For each integer in the list:
    Iterate along the tape, and compare each cell with the current integer
    If it is the same, increment the relevant counter, otherwise move along the tape.
Once you have completed this for all of the integers, iterate along the tape again, and look for the highest counter. Output the integer next to the highest counter

This algorithm will take $4m$ steps per integer (two out and two back for each integer currently on the tape), multiplied by $m$ integers. It will then take $2m$ time to compare all of the counters, and $2m$ to return to the start to output the answer.

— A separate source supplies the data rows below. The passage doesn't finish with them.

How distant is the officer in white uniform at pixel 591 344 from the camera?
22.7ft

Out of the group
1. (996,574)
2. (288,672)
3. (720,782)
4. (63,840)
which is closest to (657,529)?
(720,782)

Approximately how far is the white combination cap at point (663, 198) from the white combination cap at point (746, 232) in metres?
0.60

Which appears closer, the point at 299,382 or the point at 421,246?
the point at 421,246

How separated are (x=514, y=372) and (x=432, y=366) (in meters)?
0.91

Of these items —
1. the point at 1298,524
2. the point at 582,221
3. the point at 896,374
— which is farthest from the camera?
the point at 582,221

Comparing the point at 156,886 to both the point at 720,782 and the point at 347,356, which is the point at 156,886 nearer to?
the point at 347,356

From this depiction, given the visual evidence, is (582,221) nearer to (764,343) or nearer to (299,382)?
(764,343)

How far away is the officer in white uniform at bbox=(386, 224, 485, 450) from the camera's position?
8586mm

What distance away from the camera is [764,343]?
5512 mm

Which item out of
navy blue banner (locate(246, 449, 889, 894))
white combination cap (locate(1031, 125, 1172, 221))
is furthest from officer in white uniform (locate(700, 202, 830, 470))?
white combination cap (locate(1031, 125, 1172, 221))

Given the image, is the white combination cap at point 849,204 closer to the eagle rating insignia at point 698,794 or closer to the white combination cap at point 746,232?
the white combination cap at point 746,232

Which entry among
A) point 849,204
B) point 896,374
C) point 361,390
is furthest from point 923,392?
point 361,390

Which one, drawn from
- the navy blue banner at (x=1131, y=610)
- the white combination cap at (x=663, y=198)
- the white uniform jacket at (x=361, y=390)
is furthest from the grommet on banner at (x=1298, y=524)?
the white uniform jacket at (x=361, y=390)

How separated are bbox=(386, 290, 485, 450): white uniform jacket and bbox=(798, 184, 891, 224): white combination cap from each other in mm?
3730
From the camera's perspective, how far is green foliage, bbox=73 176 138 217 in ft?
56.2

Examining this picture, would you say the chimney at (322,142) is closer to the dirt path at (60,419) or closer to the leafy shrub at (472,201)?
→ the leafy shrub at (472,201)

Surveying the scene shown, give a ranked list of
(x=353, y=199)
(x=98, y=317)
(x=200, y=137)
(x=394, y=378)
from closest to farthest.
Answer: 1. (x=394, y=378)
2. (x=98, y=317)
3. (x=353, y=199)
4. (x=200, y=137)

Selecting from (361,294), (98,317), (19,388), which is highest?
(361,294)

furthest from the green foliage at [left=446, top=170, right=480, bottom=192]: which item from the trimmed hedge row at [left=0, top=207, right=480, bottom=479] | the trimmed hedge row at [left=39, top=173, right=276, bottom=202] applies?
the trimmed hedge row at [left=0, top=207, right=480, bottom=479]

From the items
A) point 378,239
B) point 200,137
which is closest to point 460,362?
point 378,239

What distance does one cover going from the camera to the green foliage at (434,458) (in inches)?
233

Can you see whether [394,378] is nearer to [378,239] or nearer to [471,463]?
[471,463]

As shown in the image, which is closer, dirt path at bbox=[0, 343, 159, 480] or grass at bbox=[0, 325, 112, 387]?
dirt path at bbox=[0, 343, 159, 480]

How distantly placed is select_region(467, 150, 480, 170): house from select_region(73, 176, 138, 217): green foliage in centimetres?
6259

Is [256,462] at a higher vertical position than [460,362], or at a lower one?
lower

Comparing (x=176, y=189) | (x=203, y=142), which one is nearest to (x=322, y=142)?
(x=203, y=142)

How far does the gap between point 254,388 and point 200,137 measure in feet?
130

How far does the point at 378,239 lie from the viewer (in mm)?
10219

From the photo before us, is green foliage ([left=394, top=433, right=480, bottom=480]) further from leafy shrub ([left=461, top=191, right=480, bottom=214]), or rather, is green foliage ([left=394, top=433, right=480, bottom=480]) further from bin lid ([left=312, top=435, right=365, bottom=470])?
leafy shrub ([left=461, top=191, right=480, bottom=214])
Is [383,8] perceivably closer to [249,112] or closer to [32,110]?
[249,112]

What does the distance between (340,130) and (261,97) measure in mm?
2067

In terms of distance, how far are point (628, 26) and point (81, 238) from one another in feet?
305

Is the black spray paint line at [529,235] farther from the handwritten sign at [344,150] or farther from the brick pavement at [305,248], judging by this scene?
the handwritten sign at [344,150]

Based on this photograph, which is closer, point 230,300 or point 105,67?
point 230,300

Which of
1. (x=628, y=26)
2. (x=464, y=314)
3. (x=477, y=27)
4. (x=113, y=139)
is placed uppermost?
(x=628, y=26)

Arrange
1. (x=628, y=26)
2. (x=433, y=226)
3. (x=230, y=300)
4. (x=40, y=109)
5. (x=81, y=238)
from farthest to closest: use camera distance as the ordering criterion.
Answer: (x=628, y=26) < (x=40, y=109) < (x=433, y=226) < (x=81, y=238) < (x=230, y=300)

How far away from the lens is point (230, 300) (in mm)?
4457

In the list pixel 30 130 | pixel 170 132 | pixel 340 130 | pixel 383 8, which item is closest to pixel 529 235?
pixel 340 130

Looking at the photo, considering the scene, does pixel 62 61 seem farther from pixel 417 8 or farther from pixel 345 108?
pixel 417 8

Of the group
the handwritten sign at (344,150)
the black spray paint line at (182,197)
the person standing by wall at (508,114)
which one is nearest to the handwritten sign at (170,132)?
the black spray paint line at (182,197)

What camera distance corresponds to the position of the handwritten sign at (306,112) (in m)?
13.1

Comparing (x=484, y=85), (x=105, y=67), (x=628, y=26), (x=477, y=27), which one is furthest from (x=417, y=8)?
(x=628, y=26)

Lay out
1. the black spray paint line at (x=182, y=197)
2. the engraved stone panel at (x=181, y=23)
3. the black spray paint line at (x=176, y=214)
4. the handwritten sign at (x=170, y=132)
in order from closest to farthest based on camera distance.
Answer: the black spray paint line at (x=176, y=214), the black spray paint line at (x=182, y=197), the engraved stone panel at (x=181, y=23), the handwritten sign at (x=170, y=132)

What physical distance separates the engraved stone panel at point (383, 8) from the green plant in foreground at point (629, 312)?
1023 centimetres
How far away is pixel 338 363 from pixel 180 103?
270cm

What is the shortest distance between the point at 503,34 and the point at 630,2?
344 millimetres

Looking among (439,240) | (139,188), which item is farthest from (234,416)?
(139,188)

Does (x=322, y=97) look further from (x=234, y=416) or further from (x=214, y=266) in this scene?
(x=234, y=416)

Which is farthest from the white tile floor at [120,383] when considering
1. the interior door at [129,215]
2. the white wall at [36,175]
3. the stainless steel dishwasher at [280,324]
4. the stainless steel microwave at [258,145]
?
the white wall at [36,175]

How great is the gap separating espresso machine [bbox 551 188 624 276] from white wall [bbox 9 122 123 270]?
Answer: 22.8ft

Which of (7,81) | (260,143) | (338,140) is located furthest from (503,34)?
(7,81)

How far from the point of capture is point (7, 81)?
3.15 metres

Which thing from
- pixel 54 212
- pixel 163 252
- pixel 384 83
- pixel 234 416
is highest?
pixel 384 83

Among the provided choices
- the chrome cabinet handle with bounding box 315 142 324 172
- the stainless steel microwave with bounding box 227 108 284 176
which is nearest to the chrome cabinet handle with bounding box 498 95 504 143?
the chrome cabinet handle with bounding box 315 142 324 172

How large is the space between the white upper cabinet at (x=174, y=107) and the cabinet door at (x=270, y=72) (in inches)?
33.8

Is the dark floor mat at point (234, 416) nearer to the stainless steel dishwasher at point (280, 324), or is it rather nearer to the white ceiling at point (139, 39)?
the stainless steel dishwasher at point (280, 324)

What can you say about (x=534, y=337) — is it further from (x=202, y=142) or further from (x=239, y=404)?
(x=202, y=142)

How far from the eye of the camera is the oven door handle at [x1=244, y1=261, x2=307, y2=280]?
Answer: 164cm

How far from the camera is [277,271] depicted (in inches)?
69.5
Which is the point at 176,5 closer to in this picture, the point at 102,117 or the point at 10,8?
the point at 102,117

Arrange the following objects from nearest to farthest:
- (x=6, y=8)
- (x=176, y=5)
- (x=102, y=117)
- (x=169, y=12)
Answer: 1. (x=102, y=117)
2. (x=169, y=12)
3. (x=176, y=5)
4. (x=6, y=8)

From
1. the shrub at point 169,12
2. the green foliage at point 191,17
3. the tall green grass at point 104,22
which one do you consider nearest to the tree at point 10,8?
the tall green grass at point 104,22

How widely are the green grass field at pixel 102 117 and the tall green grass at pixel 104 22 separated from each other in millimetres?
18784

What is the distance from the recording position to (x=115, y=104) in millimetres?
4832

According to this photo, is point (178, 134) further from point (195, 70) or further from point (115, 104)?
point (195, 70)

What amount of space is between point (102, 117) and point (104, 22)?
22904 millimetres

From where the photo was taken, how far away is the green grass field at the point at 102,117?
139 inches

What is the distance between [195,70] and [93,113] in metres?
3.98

This is a total of $4m^2+4m$, which is $O(n^2)$ By using RAM, either a hashtable or an exponential amount of memory can be used. For a hashtable, it is a worst case $O(n^2)$ algorithm, and best case $O(n)$, and with exponential memory it is $O(n)$.

Therefore, in answer to your question, no, it does not have to take exponential time on a Deterministic Turing Machine. Your implementation does, but only because you opted to use an exponential amount of memory. By using RAM, the algorithm can be reduced to $O(n)$ given sufficient memory, or $O(n^2)$ with reasonable limits.

Edited to answer both the comments and the edited question:

While the algorithm you use allocates an exponential amount of memory, as you correctly point out it does not write to it. Because of this, the TM can simulate the algorithm without needing the same number of memory locations. Where I have above written the integer to the tape, that is effectively a pointer to your exponential amount of memory. In the interests of simplicity I did not have my array in order, however had I inserted into the middle of the array, rather than appending new values. (at a cost of $O(n)$), then my algorithm would exactly simulate yours.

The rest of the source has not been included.